Written task:
Retype every row below word for word, keeping each line as it stands.

Excerpts from a spatial reasoning dataset
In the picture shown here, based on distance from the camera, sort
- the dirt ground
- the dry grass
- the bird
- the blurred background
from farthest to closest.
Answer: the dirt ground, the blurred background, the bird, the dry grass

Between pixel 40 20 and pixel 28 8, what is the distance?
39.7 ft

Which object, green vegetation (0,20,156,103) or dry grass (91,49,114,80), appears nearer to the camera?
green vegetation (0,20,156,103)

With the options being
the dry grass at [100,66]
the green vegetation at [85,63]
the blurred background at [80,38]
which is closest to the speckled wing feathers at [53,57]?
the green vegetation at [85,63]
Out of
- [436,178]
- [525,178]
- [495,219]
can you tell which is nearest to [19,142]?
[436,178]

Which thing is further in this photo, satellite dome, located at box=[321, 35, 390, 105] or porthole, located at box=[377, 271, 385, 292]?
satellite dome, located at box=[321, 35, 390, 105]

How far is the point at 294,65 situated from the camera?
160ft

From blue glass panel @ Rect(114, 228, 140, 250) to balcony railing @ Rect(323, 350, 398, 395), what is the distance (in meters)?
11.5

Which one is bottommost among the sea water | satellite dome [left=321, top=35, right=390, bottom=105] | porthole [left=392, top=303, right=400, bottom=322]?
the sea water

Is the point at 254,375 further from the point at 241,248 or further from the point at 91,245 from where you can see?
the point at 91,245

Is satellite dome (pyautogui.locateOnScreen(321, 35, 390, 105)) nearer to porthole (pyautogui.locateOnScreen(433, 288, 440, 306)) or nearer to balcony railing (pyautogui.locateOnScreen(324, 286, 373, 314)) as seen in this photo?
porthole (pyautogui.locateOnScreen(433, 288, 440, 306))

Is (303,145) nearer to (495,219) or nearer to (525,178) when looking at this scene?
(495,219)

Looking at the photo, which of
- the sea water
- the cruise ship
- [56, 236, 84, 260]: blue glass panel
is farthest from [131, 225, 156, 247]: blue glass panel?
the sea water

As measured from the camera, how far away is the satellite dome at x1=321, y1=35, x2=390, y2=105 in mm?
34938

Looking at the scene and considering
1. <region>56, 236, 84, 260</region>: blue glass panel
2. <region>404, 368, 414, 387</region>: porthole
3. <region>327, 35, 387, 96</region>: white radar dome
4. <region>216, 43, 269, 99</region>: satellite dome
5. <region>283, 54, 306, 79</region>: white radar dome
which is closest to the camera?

Full solution:
In the picture shown here, based on distance from the camera, sort
- the dirt ground
- the dry grass
- the bird
- the blurred background
from farthest to closest.
Answer: the dirt ground, the blurred background, the bird, the dry grass

Between pixel 40 20 and pixel 28 8, what is the distance?
39.7 ft

Which object, green vegetation (0,20,156,103) or dry grass (91,49,114,80), appears nearer to the camera?
green vegetation (0,20,156,103)

With the options being
the dry grass at [100,66]
the green vegetation at [85,63]
the blurred background at [80,38]
which is closest to the speckled wing feathers at [53,57]?
the green vegetation at [85,63]
Out of
- [436,178]
- [525,178]
- [495,219]
can you tell which is nearest to [19,142]?
[436,178]

Which thing is further in this photo, satellite dome, located at box=[321, 35, 390, 105] or porthole, located at box=[377, 271, 385, 292]?
satellite dome, located at box=[321, 35, 390, 105]

How far is the point at 294,65 situated from the camera?
160ft

From blue glass panel @ Rect(114, 228, 140, 250) to balcony railing @ Rect(323, 350, 398, 395), what is the distance (in meters)?
11.5

Which one is bottommost among the sea water | satellite dome [left=321, top=35, right=390, bottom=105] | porthole [left=392, top=303, right=400, bottom=322]?
the sea water

Is the point at 254,375 further from the point at 241,248 or further from the point at 91,245 from where you can see?
the point at 91,245

Is satellite dome (pyautogui.locateOnScreen(321, 35, 390, 105)) nearer to porthole (pyautogui.locateOnScreen(433, 288, 440, 306)) or nearer to balcony railing (pyautogui.locateOnScreen(324, 286, 373, 314)) as seen in this photo?
porthole (pyautogui.locateOnScreen(433, 288, 440, 306))

Is (303,145) nearer to (495,219) or nearer to (525,178) when looking at this scene?
(495,219)

Looking at the photo, which of
- the sea water
- the cruise ship
- [56, 236, 84, 260]: blue glass panel
is farthest from [131, 225, 156, 247]: blue glass panel?
the sea water

As measured from the camera, how far away is the satellite dome at x1=321, y1=35, x2=390, y2=105 in mm?
34938

Looking at the scene and considering
1. <region>56, 236, 84, 260</region>: blue glass panel
2. <region>404, 368, 414, 387</region>: porthole
3. <region>327, 35, 387, 96</region>: white radar dome
4. <region>216, 43, 269, 99</region>: satellite dome
5. <region>283, 54, 306, 79</region>: white radar dome
which is closest to the camera?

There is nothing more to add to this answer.